Bereits 2024 hat der Direktversender aus Koblenz mit seiner "CFR"-Reihe absolute High-End-Schuhe auf den Markt geworfen den Test findest du hier, die zusammen mit den Profis aus dem Weltcup entwickelt wurden. Nun schiebt Canyon eine preisgünstigere Version hinterher: den Tempr Road und den Tempr Offroad. Ziel sei es, die wichtigsten Features der teuren Topmodelle einem breiteren Publikum zugänglich zu machen. Für einen vergleichsweise schmalen Taler von 160 Euro sollen die Radschuhe über die Ladentheke wandern.

Farbauswahl: Die Farben bei den Tempr Road bleiben klassisch.
Kurz & knapp: Canyon Tempr Road und Tempr Offroad
- Modelle: Canyon Tempr Road (Rennrad) & Canyon Tempr Offroad (Gravel/MTB)
- Verschluss: BOA Li2 Drehverschluss mit "PerformFit Wrap System"
- Passform: Nahtloses Obermaterial mit gestrickter Zunge
- Tempr Road: 8K gewebte Carbon-Sohle, TPU-Pads an Zehen und Ferse, Gewicht: 285 g (Größe 42)
- Tempr Offroad: glasfaserverstärkte Nylonsohle mit flexibler Geh-Zone, griffiges Gummiprofil, TPU-Zehenkappe, Gewicht: 335 g (Größe 42)
- Verfügbarkeit: Ab sofort exklusiv über Canyon
- Preis: 159,95 Euro (für beide Modelle)
Tempr Road: Carbon unterm Fuß

Steif gewebte Carbon-Sohle, die den teureren Pendant nur wenig nachsteht.
Für die Asphalt-Fraktion schickt Canyon den "Tempr Road" ins Rennen. Der Schuh basiert auf einer Sohle aus 8K-gewebtem Carbon. Laut Hersteller treffe man damit die optimale Balance aus purer Steifigkeit für den Zielsprint und einem erträglichen Gewicht. Apropos Gewicht: 285 Gramm (in Größe 42) pro Schuh sollen auf der Waage stehen.

Der bewährte Boa Li2 Drehverschluss kommt bei den preisgünstigen Schuhen zum Einsatz.
Beim Obermaterial verspricht Canyon ein nahtloses, synthetisches Gewebe mit einer gestrickten Zunge, die sich wie eine zweite Haut an den Fuß schmiegen soll.

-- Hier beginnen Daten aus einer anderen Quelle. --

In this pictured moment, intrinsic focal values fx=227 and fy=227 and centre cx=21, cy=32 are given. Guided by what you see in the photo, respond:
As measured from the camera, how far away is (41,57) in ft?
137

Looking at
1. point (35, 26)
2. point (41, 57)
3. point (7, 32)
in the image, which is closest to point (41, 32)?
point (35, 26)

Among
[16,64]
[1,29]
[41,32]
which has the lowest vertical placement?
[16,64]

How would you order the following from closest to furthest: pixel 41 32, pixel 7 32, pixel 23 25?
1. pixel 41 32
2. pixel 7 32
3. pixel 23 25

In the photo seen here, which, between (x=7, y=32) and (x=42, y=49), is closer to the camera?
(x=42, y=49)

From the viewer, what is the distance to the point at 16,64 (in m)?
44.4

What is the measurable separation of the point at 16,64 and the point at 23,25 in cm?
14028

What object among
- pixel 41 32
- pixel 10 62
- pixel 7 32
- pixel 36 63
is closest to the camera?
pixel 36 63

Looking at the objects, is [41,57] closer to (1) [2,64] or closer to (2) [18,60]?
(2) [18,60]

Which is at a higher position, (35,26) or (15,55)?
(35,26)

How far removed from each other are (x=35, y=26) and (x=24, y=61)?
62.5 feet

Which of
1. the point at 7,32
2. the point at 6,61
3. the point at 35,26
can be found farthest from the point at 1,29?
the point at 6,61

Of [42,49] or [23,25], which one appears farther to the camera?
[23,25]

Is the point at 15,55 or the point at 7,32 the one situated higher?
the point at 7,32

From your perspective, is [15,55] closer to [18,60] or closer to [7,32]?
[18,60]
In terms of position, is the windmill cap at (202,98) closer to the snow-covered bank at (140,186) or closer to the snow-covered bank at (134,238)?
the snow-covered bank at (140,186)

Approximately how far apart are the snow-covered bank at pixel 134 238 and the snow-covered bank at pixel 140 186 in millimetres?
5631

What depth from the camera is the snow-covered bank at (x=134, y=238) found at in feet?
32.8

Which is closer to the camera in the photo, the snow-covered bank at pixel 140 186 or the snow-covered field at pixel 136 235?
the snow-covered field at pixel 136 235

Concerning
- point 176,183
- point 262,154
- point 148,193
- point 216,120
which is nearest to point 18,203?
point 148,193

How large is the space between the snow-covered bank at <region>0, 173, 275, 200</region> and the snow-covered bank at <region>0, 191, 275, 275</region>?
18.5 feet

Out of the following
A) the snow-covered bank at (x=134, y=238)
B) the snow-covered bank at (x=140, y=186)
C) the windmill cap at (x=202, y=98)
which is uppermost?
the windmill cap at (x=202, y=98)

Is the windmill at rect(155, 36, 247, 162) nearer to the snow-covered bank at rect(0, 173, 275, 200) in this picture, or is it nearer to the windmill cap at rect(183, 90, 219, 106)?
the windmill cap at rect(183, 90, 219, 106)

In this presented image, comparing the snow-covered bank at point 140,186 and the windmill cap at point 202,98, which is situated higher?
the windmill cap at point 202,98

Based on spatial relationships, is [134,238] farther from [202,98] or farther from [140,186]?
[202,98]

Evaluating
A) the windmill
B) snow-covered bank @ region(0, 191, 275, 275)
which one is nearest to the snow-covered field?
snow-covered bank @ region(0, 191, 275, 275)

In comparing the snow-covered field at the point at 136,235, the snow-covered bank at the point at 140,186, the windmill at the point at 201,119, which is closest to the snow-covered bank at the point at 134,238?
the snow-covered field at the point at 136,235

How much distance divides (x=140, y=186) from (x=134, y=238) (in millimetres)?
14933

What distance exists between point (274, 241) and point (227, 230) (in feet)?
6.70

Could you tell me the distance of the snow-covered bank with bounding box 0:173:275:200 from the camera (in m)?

Strategische Perforationen seien für die Belüftung zuständig, während dicke TPU-Pads an Ferse und Zehen verhindern sollen, dass man an der Eisdiele unfreiwillig den Spagat übt.
Tempr Offroad: Laufen ohne Pinguin-Gang

Farbtupfer: Bei den Tempr Offroad sticht die Sohle farblich etwas hervor.
Wer schon einmal mit bocksteifen Rennrad-/ Gravelschuhen durch den Wald gestapft ist, kennt das Problem: Man läuft wie auf Eiern. Genau hier soll der "Tempr Offroad" ansetzen. Canyon verbaut eine glasfaserverstärkte Nylonsohle, die im Bereich vor den Cleats eine flexible Zone aufweist. Dieser Aufbau soll dafür sorgen, dass man beim Pedalieren zwar ordentlich Druck auf die Kette bekommt, beim Laufen aber eine natürliche Abrollbewegung möglich ist.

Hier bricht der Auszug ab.